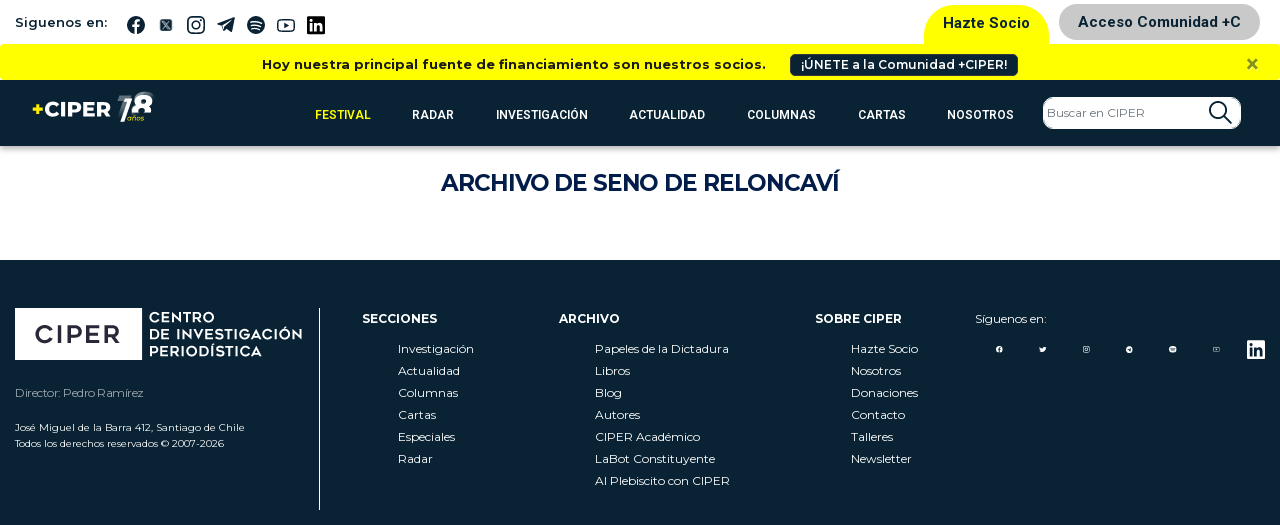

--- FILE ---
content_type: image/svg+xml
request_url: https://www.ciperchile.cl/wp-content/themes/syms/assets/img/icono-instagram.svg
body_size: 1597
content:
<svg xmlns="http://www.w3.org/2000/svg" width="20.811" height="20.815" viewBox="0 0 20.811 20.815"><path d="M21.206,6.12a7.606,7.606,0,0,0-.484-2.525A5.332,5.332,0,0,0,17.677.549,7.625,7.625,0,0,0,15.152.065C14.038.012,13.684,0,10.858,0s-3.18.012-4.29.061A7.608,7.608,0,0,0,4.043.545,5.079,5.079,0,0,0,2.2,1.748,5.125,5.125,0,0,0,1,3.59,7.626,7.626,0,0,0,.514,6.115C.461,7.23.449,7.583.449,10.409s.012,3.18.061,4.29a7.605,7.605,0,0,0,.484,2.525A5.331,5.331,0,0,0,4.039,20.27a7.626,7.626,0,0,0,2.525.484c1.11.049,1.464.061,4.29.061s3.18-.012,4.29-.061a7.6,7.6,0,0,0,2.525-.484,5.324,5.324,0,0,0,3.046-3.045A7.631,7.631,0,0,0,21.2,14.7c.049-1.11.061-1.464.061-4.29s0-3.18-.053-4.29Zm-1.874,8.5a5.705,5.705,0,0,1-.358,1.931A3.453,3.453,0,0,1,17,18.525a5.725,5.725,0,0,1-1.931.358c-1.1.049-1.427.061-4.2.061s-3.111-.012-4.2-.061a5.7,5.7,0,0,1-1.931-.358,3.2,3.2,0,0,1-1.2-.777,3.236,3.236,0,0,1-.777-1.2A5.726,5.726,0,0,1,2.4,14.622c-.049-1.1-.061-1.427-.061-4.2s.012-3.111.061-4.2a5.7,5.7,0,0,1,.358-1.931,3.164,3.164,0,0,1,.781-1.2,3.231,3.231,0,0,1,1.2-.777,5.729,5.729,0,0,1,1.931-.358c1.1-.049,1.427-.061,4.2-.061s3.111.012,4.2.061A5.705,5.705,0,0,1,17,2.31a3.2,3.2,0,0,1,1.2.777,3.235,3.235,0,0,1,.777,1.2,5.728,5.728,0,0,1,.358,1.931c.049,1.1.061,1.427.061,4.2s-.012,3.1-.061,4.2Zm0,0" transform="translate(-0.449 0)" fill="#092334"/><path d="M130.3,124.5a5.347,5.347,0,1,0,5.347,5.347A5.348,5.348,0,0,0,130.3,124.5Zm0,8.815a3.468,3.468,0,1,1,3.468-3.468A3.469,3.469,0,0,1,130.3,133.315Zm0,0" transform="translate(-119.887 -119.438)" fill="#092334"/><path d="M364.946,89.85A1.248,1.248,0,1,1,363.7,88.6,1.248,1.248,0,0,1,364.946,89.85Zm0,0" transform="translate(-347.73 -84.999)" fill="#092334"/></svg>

::::::

◆ Activity ◆
When you reach the line that contains "content_type: image/svg+xml" in the material above, please copy it and every line after it exactly, stopping only at the last line.

◆ Written reply ◆
content_type: image/svg+xml
request_url: https://www.ciperchile.cl/wp-content/themes/syms/assets/img/icono-instagram.svg
body_size: 1597
content:
<svg xmlns="http://www.w3.org/2000/svg" width="20.811" height="20.815" viewBox="0 0 20.811 20.815"><path d="M21.206,6.12a7.606,7.606,0,0,0-.484-2.525A5.332,5.332,0,0,0,17.677.549,7.625,7.625,0,0,0,15.152.065C14.038.012,13.684,0,10.858,0s-3.18.012-4.29.061A7.608,7.608,0,0,0,4.043.545,5.079,5.079,0,0,0,2.2,1.748,5.125,5.125,0,0,0,1,3.59,7.626,7.626,0,0,0,.514,6.115C.461,7.23.449,7.583.449,10.409s.012,3.18.061,4.29a7.605,7.605,0,0,0,.484,2.525A5.331,5.331,0,0,0,4.039,20.27a7.626,7.626,0,0,0,2.525.484c1.11.049,1.464.061,4.29.061s3.18-.012,4.29-.061a7.6,7.6,0,0,0,2.525-.484,5.324,5.324,0,0,0,3.046-3.045A7.631,7.631,0,0,0,21.2,14.7c.049-1.11.061-1.464.061-4.29s0-3.18-.053-4.29Zm-1.874,8.5a5.705,5.705,0,0,1-.358,1.931A3.453,3.453,0,0,1,17,18.525a5.725,5.725,0,0,1-1.931.358c-1.1.049-1.427.061-4.2.061s-3.111-.012-4.2-.061a5.7,5.7,0,0,1-1.931-.358,3.2,3.2,0,0,1-1.2-.777,3.236,3.236,0,0,1-.777-1.2A5.726,5.726,0,0,1,2.4,14.622c-.049-1.1-.061-1.427-.061-4.2s.012-3.111.061-4.2a5.7,5.7,0,0,1,.358-1.931,3.164,3.164,0,0,1,.781-1.2,3.231,3.231,0,0,1,1.2-.777,5.729,5.729,0,0,1,1.931-.358c1.1-.049,1.427-.061,4.2-.061s3.111.012,4.2.061A5.705,5.705,0,0,1,17,2.31a3.2,3.2,0,0,1,1.2.777,3.235,3.235,0,0,1,.777,1.2,5.728,5.728,0,0,1,.358,1.931c.049,1.1.061,1.427.061,4.2s-.012,3.1-.061,4.2Zm0,0" transform="translate(-0.449 0)" fill="#092334"/><path d="M130.3,124.5a5.347,5.347,0,1,0,5.347,5.347A5.348,5.348,0,0,0,130.3,124.5Zm0,8.815a3.468,3.468,0,1,1,3.468-3.468A3.469,3.469,0,0,1,130.3,133.315Zm0,0" transform="translate(-119.887 -119.438)" fill="#092334"/><path d="M364.946,89.85A1.248,1.248,0,1,1,363.7,88.6,1.248,1.248,0,0,1,364.946,89.85Zm0,0" transform="translate(-347.73 -84.999)" fill="#092334"/></svg>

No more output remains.